India’s space program has been known for credible and cost-effective space launch missions. Speaking at a recent webinar, Jitendra Singh, India’s minister of state for atomic energy and space, highlighted the country’s emergence as a “hub” for cost-effective satellite launches. He also spoke about India’s major space milestones, including its lunar probe and Mars missions. The Indian Space Research Organization (ISRO) is one of the rare Indian public sector organizations that has been very successful in its field, placing India among the top global space powers.
Earlier in the month, Prime Minister Narendra Modi announced the creation of the Indian Space Association (ISpA), an industry association of space and satellite industries, meant to contribute to making India Atmanirbhar (self-sufficient) as well as “a global leader in the space arena,” which is seen as “the next growth frontier for mankind.” The ISpA is expected to engage the different stakeholders across the entire space ecosystem in order to formulate “an enabling policy framework,” taking India closer to the goal of self-sufficiency. The new association is supposed to establish global linkages for the Indian space industry in order to facilitate transfer of critical technologies and bring in funds that could result in the creation of more high skilled jobs.
Establishing the ISpA, Modi said India’s space program has been primarily driven by Indian government institutions, but that there is a need to bring in actors with different capabilities from both the public and private sector to strengthen India’s space competitiveness. In his speech, he identified four pillars that would be driving space reforms: first, “the freedom of innovation to the private sector; second, the role of the government as an enabler; third, to prepare the youth for the future; and fourth, to see the space sector as a resource for the progress of the common man.” In his address, he added that outer space is open to the private sector and the government’s role will be to be a “enabler and not handler.”
These steps come against the backdrop of India’s establishment in 2020 of the Indian National Space Promotion and Authorization Center (IN-SPACe), which was set up to increase industry and non-government private entities’ (NGPE) participation in India’s space story. The logic of IN-SPACe was to make it a single window agency that will address all aspects of private industry participation in India’s space program.
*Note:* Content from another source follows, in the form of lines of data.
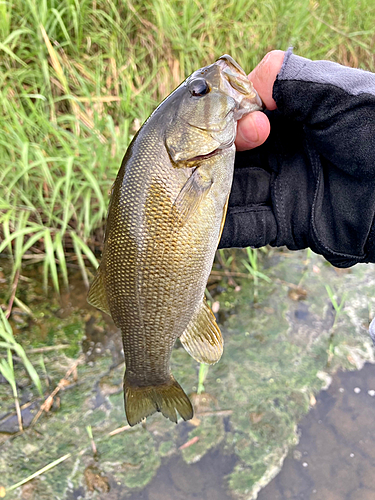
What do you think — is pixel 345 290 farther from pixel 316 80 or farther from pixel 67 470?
pixel 67 470

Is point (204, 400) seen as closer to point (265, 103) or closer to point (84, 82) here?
point (265, 103)

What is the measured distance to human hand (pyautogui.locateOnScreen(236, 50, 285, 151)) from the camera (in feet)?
5.15

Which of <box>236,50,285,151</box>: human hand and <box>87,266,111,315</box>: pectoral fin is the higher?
<box>236,50,285,151</box>: human hand

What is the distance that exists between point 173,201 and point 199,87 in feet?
1.51

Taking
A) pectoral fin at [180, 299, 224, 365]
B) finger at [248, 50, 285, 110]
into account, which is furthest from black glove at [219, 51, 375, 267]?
pectoral fin at [180, 299, 224, 365]

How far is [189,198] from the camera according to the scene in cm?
144

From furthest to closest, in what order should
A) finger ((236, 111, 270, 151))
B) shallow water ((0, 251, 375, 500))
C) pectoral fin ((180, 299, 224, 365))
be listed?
shallow water ((0, 251, 375, 500)), pectoral fin ((180, 299, 224, 365)), finger ((236, 111, 270, 151))

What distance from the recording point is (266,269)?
3186mm

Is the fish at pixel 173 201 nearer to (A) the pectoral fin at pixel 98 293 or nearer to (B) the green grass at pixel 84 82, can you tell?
(A) the pectoral fin at pixel 98 293

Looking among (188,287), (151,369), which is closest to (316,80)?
(188,287)

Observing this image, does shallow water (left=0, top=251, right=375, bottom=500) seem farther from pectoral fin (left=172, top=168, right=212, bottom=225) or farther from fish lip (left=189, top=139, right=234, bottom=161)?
fish lip (left=189, top=139, right=234, bottom=161)

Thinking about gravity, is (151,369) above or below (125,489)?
above

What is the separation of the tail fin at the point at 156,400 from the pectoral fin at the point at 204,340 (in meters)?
0.18

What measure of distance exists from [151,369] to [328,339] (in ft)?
5.24
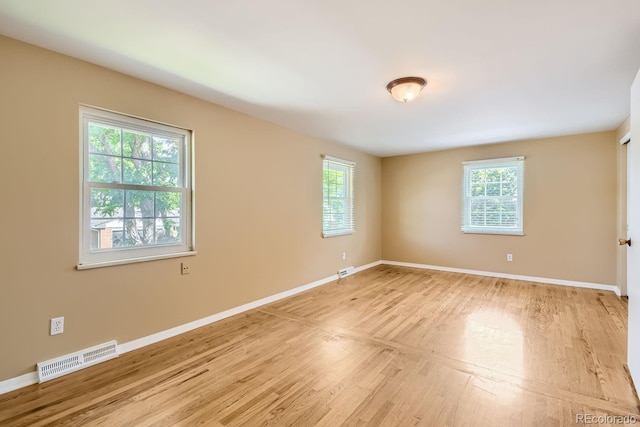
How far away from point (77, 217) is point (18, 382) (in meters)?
1.16

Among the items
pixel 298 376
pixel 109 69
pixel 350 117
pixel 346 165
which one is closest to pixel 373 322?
pixel 298 376

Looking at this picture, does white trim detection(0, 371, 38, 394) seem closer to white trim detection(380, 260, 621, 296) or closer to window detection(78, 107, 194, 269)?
window detection(78, 107, 194, 269)

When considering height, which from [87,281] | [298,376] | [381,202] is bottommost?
[298,376]

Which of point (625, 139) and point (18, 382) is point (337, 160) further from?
point (18, 382)

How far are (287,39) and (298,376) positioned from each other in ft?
7.75

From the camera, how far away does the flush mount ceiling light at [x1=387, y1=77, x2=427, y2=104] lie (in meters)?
2.57

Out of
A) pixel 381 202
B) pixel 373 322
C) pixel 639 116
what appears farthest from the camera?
pixel 381 202

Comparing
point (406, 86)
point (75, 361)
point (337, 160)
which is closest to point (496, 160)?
point (337, 160)

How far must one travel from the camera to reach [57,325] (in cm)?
221

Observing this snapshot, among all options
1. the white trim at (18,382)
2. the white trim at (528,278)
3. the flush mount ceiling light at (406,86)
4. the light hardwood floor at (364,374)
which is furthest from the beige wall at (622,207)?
the white trim at (18,382)

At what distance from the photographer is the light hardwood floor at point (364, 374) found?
177cm

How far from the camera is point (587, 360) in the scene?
237 centimetres

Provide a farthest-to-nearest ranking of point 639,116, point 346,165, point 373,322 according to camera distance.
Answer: point 346,165 → point 373,322 → point 639,116

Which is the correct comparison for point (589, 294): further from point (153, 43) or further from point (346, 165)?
point (153, 43)
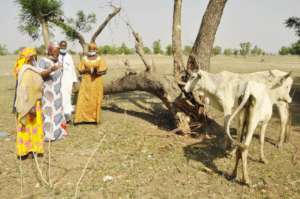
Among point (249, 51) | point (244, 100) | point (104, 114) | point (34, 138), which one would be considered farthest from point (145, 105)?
point (249, 51)

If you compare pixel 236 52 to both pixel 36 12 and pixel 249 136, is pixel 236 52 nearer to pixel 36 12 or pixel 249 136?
pixel 36 12

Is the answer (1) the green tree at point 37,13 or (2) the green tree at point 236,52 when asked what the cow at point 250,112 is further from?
(2) the green tree at point 236,52

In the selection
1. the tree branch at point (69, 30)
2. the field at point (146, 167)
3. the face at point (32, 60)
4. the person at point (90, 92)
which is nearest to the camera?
the field at point (146, 167)

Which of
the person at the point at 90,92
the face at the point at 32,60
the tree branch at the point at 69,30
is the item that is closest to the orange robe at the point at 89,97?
the person at the point at 90,92

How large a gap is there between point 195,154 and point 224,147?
671 mm

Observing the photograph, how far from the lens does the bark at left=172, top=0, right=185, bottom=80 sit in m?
6.76

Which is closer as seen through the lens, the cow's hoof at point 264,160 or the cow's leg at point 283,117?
the cow's hoof at point 264,160

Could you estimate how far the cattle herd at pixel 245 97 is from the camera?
415 cm

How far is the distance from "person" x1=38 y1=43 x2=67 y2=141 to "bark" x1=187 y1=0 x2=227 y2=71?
9.75ft

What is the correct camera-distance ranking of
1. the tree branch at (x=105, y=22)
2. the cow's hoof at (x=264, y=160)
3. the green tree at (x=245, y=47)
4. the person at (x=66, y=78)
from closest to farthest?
the cow's hoof at (x=264, y=160) → the person at (x=66, y=78) → the tree branch at (x=105, y=22) → the green tree at (x=245, y=47)

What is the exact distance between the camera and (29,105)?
468 centimetres

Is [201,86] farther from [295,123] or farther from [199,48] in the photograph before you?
[295,123]

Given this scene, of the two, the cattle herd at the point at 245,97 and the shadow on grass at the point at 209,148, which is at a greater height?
the cattle herd at the point at 245,97

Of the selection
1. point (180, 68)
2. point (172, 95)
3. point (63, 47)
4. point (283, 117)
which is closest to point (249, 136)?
point (283, 117)
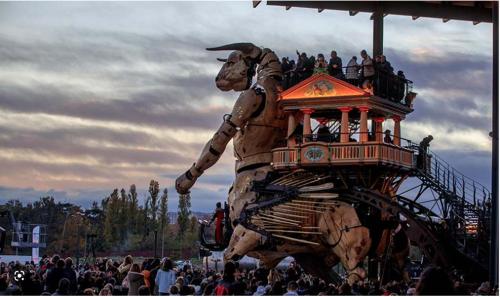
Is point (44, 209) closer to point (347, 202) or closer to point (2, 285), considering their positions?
point (347, 202)

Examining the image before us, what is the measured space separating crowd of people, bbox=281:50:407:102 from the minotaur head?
0.87 m

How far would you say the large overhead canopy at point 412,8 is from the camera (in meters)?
28.0

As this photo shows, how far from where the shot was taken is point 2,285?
48.0ft

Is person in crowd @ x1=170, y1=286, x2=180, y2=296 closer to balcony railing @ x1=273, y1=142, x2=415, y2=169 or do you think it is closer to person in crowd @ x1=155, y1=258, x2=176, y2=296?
person in crowd @ x1=155, y1=258, x2=176, y2=296

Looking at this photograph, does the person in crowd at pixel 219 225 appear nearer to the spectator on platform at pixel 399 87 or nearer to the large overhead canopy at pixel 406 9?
the spectator on platform at pixel 399 87

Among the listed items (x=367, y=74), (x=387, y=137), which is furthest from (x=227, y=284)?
(x=387, y=137)

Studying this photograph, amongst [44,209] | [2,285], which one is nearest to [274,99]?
[2,285]

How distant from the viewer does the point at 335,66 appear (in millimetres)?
27859

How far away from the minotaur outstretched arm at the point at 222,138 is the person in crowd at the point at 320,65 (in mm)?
1658

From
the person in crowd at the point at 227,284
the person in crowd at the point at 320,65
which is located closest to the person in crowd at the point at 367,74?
the person in crowd at the point at 320,65

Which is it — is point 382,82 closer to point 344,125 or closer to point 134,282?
point 344,125

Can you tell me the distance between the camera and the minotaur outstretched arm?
27750 millimetres

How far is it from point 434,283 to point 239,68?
2147 cm

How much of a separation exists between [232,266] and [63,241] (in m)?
55.1
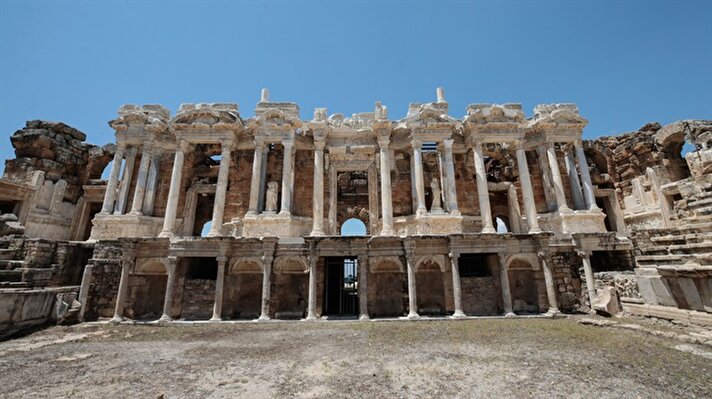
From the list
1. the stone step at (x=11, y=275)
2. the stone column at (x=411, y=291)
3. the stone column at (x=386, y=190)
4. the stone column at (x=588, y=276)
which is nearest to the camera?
the stone step at (x=11, y=275)

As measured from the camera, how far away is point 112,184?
60.9 ft

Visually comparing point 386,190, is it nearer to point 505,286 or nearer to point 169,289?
point 505,286

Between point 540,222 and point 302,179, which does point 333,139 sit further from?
point 540,222

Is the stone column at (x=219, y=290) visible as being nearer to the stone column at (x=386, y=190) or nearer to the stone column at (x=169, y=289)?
the stone column at (x=169, y=289)

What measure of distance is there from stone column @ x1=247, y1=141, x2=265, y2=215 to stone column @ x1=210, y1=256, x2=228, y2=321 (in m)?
3.71

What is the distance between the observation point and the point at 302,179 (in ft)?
65.5

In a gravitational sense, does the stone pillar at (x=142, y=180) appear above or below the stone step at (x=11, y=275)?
above

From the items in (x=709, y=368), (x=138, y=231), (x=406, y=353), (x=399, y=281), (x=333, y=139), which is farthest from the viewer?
(x=333, y=139)

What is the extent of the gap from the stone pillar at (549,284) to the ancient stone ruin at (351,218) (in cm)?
8

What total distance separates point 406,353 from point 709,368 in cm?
572

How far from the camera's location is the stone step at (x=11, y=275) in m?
10.2

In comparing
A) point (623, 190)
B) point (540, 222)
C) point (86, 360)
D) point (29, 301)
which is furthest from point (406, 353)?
point (623, 190)

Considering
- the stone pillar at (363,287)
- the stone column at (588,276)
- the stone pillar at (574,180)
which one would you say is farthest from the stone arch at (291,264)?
the stone pillar at (574,180)

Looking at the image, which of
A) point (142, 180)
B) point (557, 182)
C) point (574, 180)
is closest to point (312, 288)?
point (142, 180)
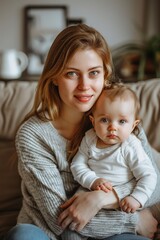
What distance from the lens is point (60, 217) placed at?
1292 millimetres

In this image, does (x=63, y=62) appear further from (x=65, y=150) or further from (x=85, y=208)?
(x=85, y=208)

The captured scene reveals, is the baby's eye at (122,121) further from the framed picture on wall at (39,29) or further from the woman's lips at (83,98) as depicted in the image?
the framed picture on wall at (39,29)

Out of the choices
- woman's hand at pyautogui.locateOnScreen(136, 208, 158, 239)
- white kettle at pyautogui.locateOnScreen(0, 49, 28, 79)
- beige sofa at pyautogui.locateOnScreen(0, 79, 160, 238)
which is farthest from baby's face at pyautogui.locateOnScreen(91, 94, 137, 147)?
white kettle at pyautogui.locateOnScreen(0, 49, 28, 79)

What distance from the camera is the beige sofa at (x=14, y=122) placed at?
5.52ft

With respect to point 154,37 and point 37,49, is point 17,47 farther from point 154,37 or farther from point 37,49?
point 154,37

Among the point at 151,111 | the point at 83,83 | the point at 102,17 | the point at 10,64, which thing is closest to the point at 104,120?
the point at 83,83

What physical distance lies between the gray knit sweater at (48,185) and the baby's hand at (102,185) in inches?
1.5

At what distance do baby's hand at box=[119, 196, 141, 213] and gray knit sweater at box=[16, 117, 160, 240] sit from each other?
0.04 meters

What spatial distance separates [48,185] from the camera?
1.32m

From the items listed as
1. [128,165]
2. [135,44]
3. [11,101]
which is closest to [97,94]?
[128,165]

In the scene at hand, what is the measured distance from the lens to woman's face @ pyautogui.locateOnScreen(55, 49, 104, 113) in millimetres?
1284

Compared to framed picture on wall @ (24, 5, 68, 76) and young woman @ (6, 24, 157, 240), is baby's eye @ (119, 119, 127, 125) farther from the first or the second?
framed picture on wall @ (24, 5, 68, 76)

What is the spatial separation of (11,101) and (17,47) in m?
1.26

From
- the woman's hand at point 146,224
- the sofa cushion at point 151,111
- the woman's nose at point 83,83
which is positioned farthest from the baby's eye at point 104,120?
the sofa cushion at point 151,111
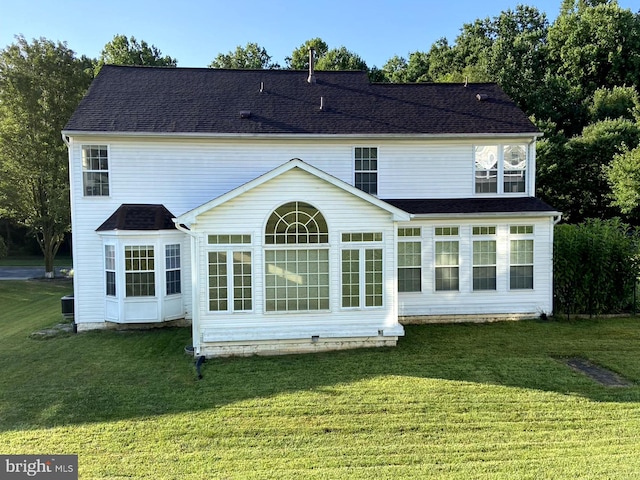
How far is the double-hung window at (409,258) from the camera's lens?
13086 millimetres

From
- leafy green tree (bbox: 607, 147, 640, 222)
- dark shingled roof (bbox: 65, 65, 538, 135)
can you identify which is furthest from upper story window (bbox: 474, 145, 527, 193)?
leafy green tree (bbox: 607, 147, 640, 222)

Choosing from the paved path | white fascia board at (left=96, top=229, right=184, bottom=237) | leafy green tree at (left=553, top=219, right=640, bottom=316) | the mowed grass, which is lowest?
the mowed grass

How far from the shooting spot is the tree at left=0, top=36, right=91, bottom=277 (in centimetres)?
2362

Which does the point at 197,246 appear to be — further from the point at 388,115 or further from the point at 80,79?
the point at 80,79

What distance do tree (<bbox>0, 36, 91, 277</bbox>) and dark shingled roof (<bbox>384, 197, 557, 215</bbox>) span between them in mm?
20369

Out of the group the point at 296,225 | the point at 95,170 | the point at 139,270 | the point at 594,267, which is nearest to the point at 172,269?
the point at 139,270

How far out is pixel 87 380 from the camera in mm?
8719

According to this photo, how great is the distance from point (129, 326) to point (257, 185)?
6.51m

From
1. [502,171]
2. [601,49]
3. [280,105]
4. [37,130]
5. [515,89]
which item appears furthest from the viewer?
[601,49]

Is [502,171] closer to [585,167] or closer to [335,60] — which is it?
[585,167]

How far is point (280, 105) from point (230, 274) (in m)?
7.13

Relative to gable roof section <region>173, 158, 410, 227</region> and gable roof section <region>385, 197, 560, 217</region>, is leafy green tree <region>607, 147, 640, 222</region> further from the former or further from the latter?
gable roof section <region>173, 158, 410, 227</region>

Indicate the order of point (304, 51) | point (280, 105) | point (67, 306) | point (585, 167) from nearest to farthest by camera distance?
1. point (67, 306)
2. point (280, 105)
3. point (585, 167)
4. point (304, 51)

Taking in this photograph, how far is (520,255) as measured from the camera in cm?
1323
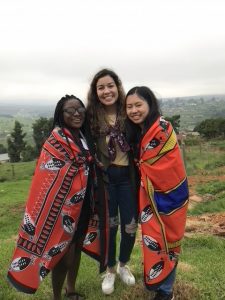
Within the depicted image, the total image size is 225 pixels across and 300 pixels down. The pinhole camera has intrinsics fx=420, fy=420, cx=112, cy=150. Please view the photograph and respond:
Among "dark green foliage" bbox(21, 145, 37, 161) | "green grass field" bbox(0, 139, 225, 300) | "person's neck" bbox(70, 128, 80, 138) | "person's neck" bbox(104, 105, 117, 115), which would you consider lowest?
"dark green foliage" bbox(21, 145, 37, 161)

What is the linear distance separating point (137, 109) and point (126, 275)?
1704 mm

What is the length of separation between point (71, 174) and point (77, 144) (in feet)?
0.84

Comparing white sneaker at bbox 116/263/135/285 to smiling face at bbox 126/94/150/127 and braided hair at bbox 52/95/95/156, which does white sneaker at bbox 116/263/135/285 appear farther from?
smiling face at bbox 126/94/150/127

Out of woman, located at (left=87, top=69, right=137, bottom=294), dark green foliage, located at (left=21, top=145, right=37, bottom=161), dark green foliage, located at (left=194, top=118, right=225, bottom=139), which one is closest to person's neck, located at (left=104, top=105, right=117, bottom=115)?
woman, located at (left=87, top=69, right=137, bottom=294)

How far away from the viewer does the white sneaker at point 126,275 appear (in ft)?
13.4

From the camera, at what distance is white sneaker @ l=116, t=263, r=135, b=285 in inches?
161

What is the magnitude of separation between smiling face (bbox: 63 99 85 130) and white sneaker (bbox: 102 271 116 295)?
155 centimetres

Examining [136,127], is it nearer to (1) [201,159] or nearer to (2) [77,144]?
(2) [77,144]

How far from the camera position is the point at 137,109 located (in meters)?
3.47

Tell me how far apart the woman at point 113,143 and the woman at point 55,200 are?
188 mm

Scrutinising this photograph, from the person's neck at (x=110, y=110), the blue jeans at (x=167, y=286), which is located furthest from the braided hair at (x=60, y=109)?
the blue jeans at (x=167, y=286)

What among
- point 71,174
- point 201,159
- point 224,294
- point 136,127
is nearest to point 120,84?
point 136,127

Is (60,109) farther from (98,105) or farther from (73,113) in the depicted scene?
(98,105)

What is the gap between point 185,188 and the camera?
137 inches
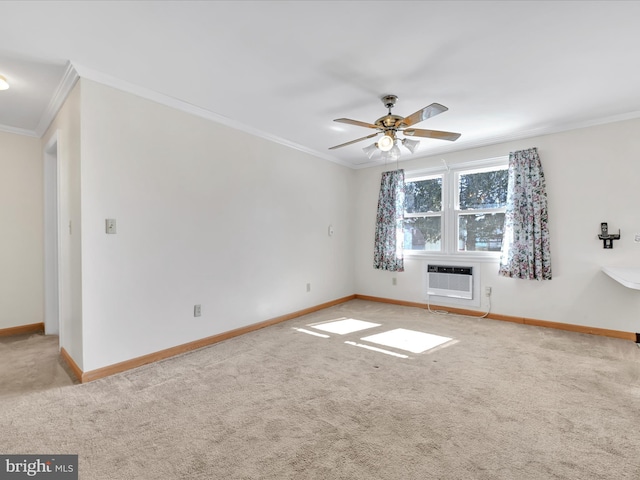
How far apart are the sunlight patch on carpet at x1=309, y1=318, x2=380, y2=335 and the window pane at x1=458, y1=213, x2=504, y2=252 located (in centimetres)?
195

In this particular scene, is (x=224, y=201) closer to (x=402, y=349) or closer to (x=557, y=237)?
(x=402, y=349)

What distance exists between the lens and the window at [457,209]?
174 inches

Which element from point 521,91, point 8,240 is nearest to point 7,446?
point 8,240

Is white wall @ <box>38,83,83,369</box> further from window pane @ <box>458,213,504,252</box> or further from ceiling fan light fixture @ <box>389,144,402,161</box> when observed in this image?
window pane @ <box>458,213,504,252</box>

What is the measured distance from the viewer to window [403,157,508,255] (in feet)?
14.5

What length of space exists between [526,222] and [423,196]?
156 centimetres

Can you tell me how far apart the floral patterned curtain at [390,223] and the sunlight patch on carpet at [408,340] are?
5.14ft

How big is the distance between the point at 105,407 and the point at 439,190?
4891 millimetres

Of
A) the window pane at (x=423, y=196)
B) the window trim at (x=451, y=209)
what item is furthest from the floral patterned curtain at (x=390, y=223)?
the window trim at (x=451, y=209)

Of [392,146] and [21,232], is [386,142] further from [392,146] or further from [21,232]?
[21,232]

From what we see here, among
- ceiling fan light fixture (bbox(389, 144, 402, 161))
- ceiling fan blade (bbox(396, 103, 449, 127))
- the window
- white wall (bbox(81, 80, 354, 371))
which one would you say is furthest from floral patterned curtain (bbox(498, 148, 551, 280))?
white wall (bbox(81, 80, 354, 371))
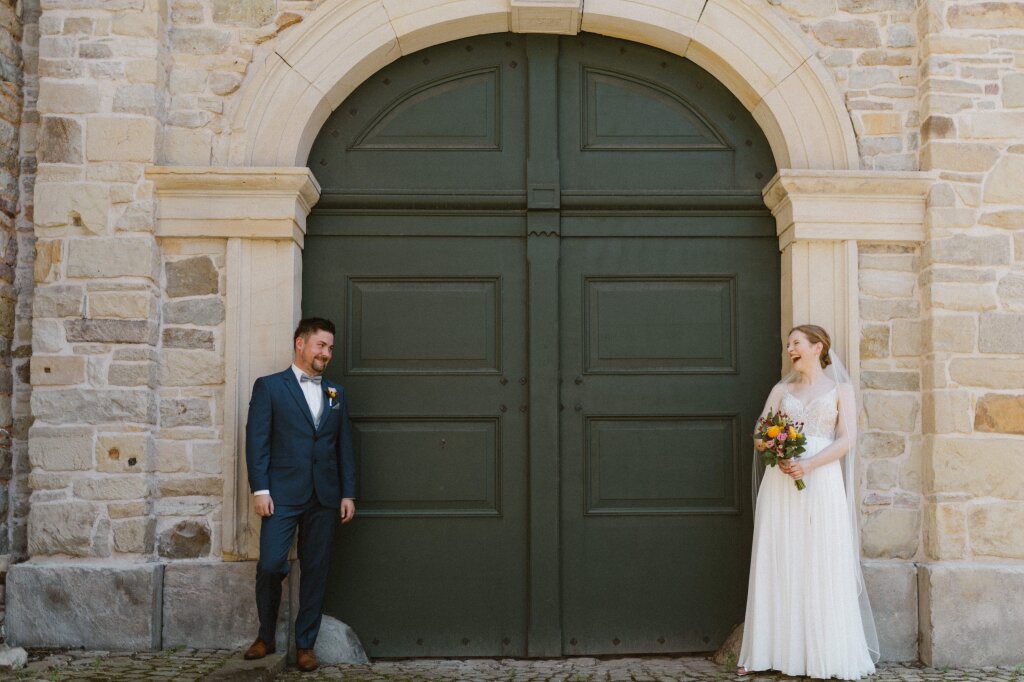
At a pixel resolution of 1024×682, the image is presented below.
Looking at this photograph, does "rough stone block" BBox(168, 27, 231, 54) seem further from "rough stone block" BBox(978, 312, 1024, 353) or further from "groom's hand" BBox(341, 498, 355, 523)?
"rough stone block" BBox(978, 312, 1024, 353)

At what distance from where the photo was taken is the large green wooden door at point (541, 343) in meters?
5.52

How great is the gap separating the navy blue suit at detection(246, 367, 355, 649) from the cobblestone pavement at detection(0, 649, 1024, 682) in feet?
1.10

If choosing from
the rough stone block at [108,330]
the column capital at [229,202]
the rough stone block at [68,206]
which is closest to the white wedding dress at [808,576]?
the column capital at [229,202]

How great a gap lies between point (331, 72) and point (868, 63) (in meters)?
2.88

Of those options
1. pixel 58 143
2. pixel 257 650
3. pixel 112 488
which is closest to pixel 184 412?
pixel 112 488

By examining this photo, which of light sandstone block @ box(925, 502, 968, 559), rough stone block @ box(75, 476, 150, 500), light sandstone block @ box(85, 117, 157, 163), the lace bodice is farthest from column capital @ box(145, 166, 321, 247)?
light sandstone block @ box(925, 502, 968, 559)

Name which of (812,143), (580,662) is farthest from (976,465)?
(580,662)

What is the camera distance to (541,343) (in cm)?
555

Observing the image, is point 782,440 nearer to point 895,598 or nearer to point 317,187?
point 895,598

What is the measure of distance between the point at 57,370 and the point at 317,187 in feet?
5.34

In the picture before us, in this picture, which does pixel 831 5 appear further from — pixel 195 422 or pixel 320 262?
pixel 195 422

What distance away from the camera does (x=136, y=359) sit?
5.19 meters

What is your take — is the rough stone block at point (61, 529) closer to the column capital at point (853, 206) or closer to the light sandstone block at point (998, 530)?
the column capital at point (853, 206)

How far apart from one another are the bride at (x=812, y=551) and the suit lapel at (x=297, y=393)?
228 cm
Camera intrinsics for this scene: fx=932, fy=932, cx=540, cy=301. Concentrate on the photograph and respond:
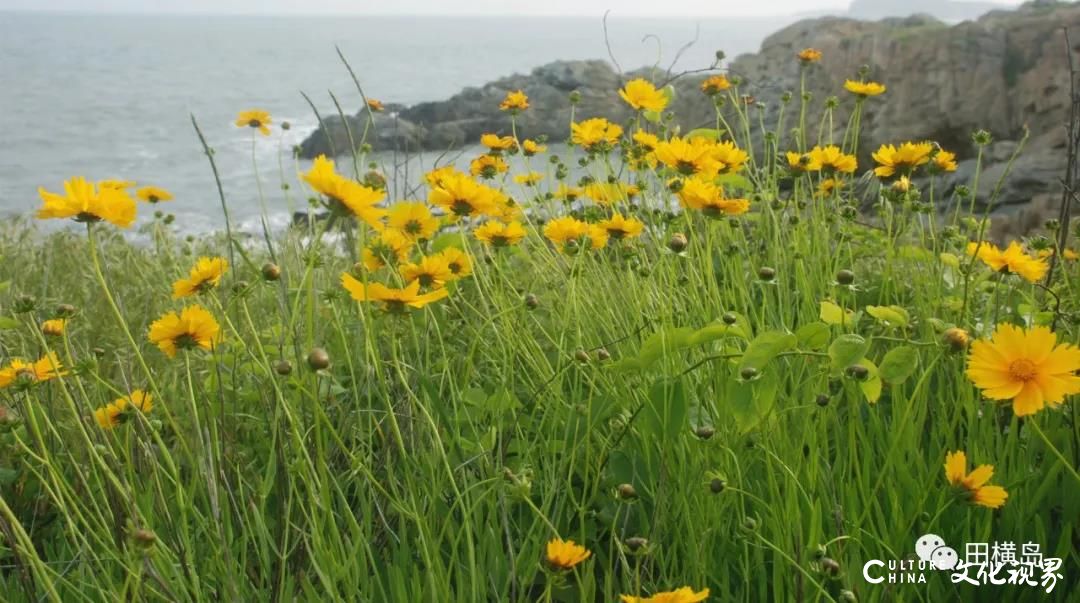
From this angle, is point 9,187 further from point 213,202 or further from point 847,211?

Prior to this, in 2019, India set up the NewSpace India Limited (NSIL), under the Department of Space, to further Indian efforts at expanding the commercial aspect of its space program. The establishment of NSIL comes from the Modi government’s goal to make space a key industry under the government’s Vision 2030 agenda, which includes making India the “launchpad of the world and placing an astronaut in space by 2022.” NSIL, the second commercial arm of the ISRO, is to enable technology transfer from the ISRO to industry, with the NSIL pursuing licenses from the ISRO and sub-licensing it to various industry players. Some of the key projects envisioned under this include the Small Satellite Launch Vehicle (SSLV) and the Polar Satellite Launch Vehicle (PSLA). According to Minister Singh, India wants to be the “hub for the small satellite launch market, which is estimated to be valued at around $38 billion by 2027.”
With the importance of, and demand for, space access growing, there is a clear recognition that the ISRO alone cannot deliver what India needs and that private sector is an important way of augmenting its competitiveness. The establishment of NSIL and IN-SPACe is in line with this recognition. These steps have already manifested in closer relationship between the ISRO and industry partners, from the public and private sector, who are taking on larger responsibilities in the country’s space program. In fact, there is a recognition that the ISRO should renew its focus on space science and interplanetary missions while the industry actors should take on much of the routine operational aspects of India’s space missions.
Why are these measures significant? The recent institutional additions and the Modi government’s announcement of the space reforms are important for a number of reasons. There are both security and commercial drivers pushing the changes in India’s space program. The growing importance of outer space in India’s national security – in navigation; intelligence, surveillance, and reconnaissance (ISR); and military communication – is a reality that India can no longer ignore given the changing security dynamics in India’s neighborhood in the Indo-Pacific.
The second consideration relates to New Delhi’s hope to capture a sizeable chunk of the global commercial space market. The global commercial space market is growing and is expected to generate a revenue of more than $1 trillion by 2040. India has so far launched 342 foreign satellites belonging to 34 countries, but India has the potential to do significantly more. Stepping up its competitiveness, in terms of both manufacturing and launching of satellites, can change the game significantly in its favor. A failure to do so will mean losing this commercial market space to a number of globally competitive space industries and other state players such as China, which is also pushing itself out as an attractive partner.